Collected data:
════════════════════

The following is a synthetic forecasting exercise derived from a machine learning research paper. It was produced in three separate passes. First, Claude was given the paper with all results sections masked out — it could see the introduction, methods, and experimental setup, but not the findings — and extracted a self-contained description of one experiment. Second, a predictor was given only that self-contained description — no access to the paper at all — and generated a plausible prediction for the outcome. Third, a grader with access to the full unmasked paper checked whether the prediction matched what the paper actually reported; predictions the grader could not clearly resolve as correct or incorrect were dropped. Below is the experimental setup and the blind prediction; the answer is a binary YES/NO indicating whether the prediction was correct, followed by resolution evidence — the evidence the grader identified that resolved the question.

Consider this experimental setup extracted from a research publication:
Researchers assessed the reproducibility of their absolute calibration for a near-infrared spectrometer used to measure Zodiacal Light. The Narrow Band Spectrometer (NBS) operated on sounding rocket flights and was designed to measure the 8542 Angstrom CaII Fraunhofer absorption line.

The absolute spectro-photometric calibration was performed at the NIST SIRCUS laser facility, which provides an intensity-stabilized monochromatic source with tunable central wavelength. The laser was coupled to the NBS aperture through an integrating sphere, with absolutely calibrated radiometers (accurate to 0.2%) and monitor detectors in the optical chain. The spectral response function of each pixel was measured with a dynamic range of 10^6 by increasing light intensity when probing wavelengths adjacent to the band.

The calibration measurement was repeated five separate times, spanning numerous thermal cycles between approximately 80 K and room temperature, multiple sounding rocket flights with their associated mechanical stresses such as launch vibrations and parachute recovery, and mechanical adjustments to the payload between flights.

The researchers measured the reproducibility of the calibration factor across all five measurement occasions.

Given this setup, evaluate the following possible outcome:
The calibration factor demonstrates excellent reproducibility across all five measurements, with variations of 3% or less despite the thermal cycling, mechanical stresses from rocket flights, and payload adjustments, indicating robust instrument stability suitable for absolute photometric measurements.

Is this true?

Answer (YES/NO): YES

════════════════════

[What you should do] From the first record to the last, print each one exactly.

[Result]
The following is a synthetic forecasting exercise derived from a machine learning research paper. It was produced in three separate passes. First, Claude was given the paper with all results sections masked out — it could see the introduction, methods, and experimental setup, but not the findings — and extracted a self-contained description of one experiment. Second, a predictor was given only that self-contained description — no access to the paper at all — and generated a plausible prediction for the outcome. Third, a grader with access to the full unmasked paper checked whether the prediction matched what the paper actually reported; predictions the grader could not clearly resolve as correct or incorrect were dropped. Below is the experimental setup and the blind prediction; the answer is a binary YES/NO indicating whether the prediction was correct, followed by resolution evidence — the evidence the grader identified that resolved the question.

Consider this experimental setup extracted from a research publication:
Researchers assessed the reproducibility of their absolute calibration for a near-infrared spectrometer used to measure Zodiacal Light. The Narrow Band Spectrometer (NBS) operated on sounding rocket flights and was designed to measure the 8542 Angstrom CaII Fraunhofer absorption line.

The absolute spectro-photometric calibration was performed at the NIST SIRCUS laser facility, which provides an intensity-stabilized monochromatic source with tunable central wavelength. The laser was coupled to the NBS aperture through an integrating sphere, with absolutely calibrated radiometers (accurate to 0.2%) and monitor detectors in the optical chain. The spectral response function of each pixel was measured with a dynamic range of 10^6 by increasing light intensity when probing wavelengths adjacent to the band.

The calibration measurement was repeated five separate times, spanning numerous thermal cycles between approximately 80 K and room temperature, multiple sounding rocket flights with their associated mechanical stresses such as launch vibrations and parachute recovery, and mechanical adjustments to the payload between flights.

The researchers measured the reproducibility of the calibration factor across all five measurement occasions.

Given this setup, evaluate the following possible outcome:
The calibration factor demonstrates excellent reproducibility across all five measurements, with variations of 3% or less despite the thermal cycling, mechanical stresses from rocket flights, and payload adjustments, indicating robust instrument stability suitable for absolute photometric measurements.

Is this true?

Answer (YES/NO): YES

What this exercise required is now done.